EXTRACT TO READ »
====

All of lore.kernel.org
 help / color / mirror / Atom feed
* [PATCH v4] unpack-trees: avoid duplicate ODB lookups during checkout
@ 2017-04-14 19:25 git
  2017-04-14 19:25 ` git
  0 siblings, 1 reply; 4+ messages in thread
From: git @ 2017-04-14 19:25 UTC (permalink / raw)
  To: git; +Cc: gitster, peff, Jeff Hostetler

From: Jeff Hostetler <jeffhost@microsoft.com>

Version 4 cleans up the buf[] allocation and freeing as
suggested on the mailing list.

Jeff Hostetler (1):
  unpack-trees: avoid duplicate ODB lookups during checkout

 unpack-trees.c | 38 +++++++++++++++++++++++++++++++++-----
 1 file changed, 33 insertions(+), 5 deletions(-)

-- 
2.9.3


^ permalink raw reply	[flat|nested] 4+ messages in thread

* [PATCH v4] unpack-trees: avoid duplicate ODB lookups during checkout
  2017-04-14 19:25 [PATCH v4] unpack-trees: avoid duplicate ODB lookups during checkout git
@ 2017-04-14 19:25 ` git
  2017-04-14 19:52   ` Jeff King
  0 siblings, 1 reply; 4+ messages in thread
From: git @ 2017-04-14 19:25 UTC (permalink / raw)
  To: git; +Cc: gitster, peff, Jeff Hostetler

From: Jeff Hostetler <jeffhost@microsoft.com>

Teach traverse_trees_recursive() to not do redundant ODB
lookups when both directories refer to the same OID.

In operations such as read-tree and checkout, there will
likely be many peer directories that have the same OID when
the differences between the commits are relatively small.
In these cases we can avoid hitting the ODB multiple times
for the same OID.

This patch handles n=2 and n=3 cases and simply copies the
data rather than repeating the fill_tree_descriptor().

====

DATASET »
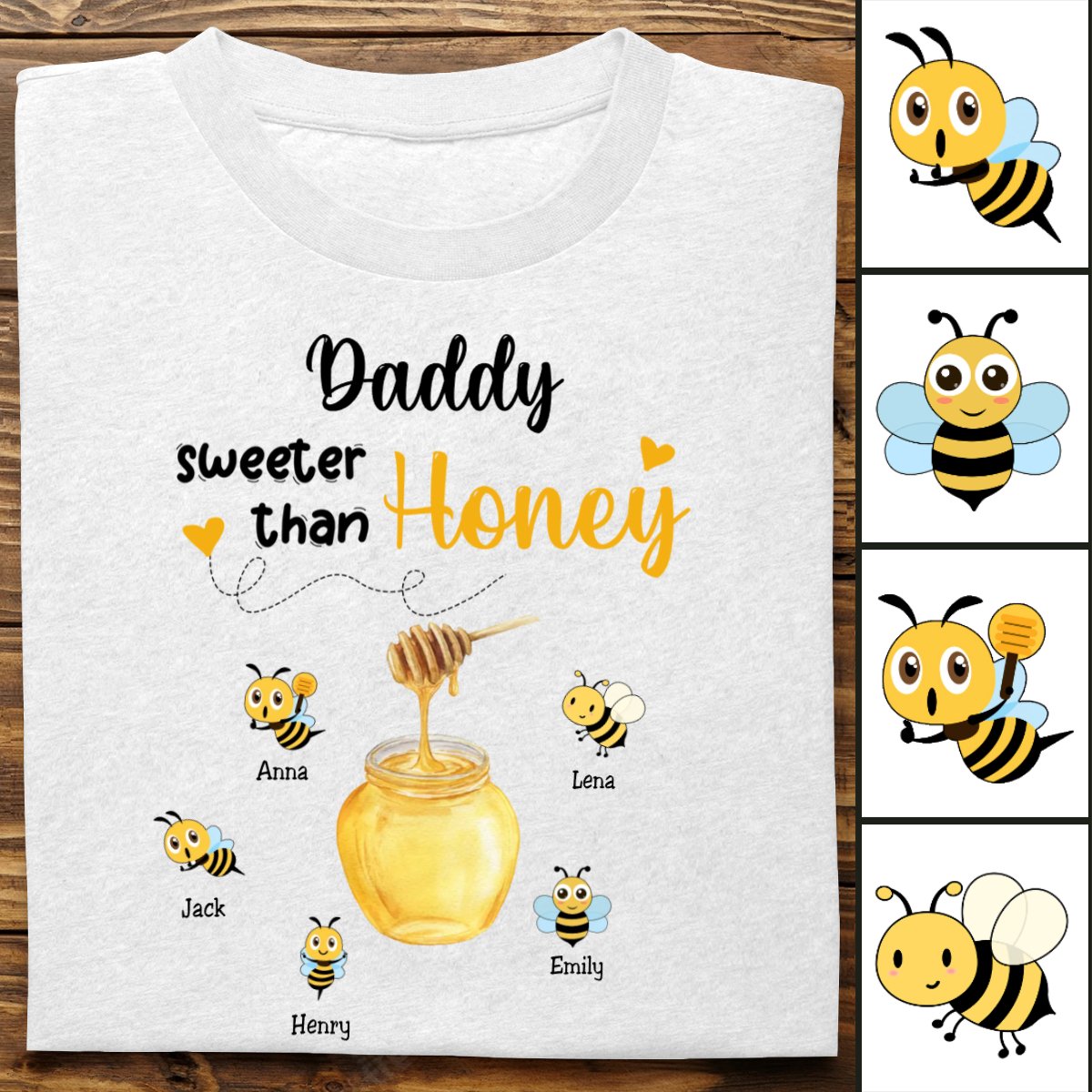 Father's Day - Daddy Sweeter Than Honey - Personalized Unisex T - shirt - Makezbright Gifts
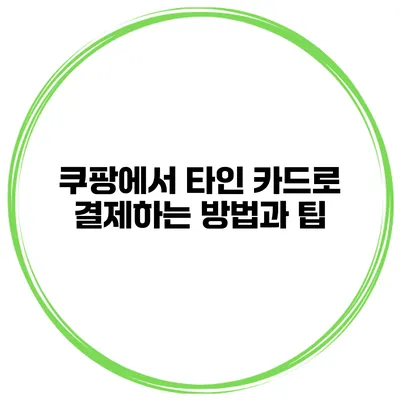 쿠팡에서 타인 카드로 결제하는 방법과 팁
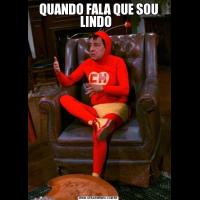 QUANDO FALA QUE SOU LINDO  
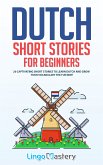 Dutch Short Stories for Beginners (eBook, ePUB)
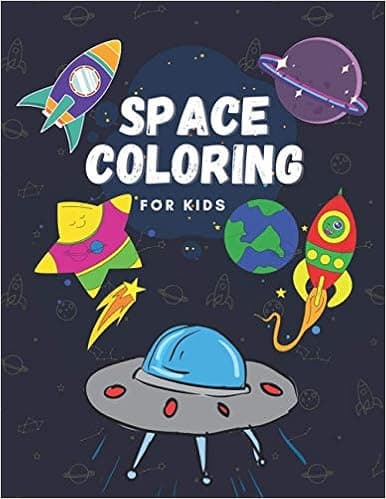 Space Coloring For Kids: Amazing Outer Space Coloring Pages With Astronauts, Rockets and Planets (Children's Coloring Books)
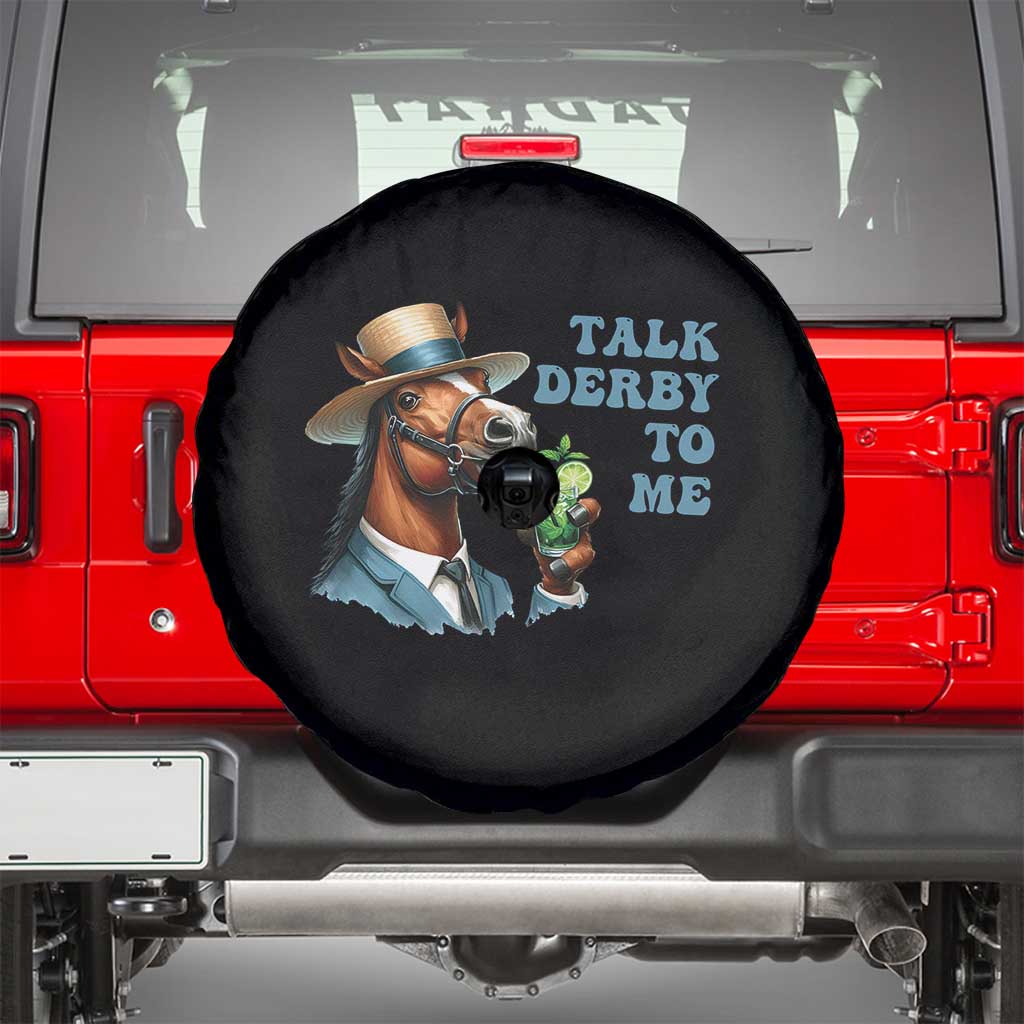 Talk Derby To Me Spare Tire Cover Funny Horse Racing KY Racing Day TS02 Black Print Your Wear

====

ABOUT THIS EXERCISE »
Write out the entire unpack-trees patch thread above, word for word.

RESPONSE BELOW »
All of lore.kernel.org
 help / color / mirror / Atom feed
* [PATCH v4] unpack-trees: avoid duplicate ODB lookups during checkout
@ 2017-04-14 19:25 git
  2017-04-14 19:25 ` git
  0 siblings, 1 reply; 4+ messages in thread
From: git @ 2017-04-14 19:25 UTC (permalink / raw)
  To: git; +Cc: gitster, peff, Jeff Hostetler

From: Jeff Hostetler <jeffhost@microsoft.com>

Version 4 cleans up the buf[] allocation and freeing as
suggested on the mailing list.

Jeff Hostetler (1):
  unpack-trees: avoid duplicate ODB lookups during checkout

 unpack-trees.c | 38 +++++++++++++++++++++++++++++++++-----
 1 file changed, 33 insertions(+), 5 deletions(-)

-- 
2.9.3


^ permalink raw reply	[flat|nested] 4+ messages in thread

* [PATCH v4] unpack-trees: avoid duplicate ODB lookups during checkout
  2017-04-14 19:25 [PATCH v4] unpack-trees: avoid duplicate ODB lookups during checkout git
@ 2017-04-14 19:25 ` git
  2017-04-14 19:52   ` Jeff King
  0 siblings, 1 reply; 4+ messages in thread
From: git @ 2017-04-14 19:25 UTC (permalink / raw)
  To: git; +Cc: gitster, peff, Jeff Hostetler

From: Jeff Hostetler <jeffhost@microsoft.com>

Teach traverse_trees_recursive() to not do redundant ODB
lookups when both directories refer to the same OID.

In operations such as read-tree and checkout, there will
likely be many peer directories that have the same OID when
the differences between the commits are relatively small.
In these cases we can avoid hitting the ODB multiple times
for the same OID.

This patch handles n=2 and n=3 cases and simply copies the
data rather than repeating the fill_tree_descriptor().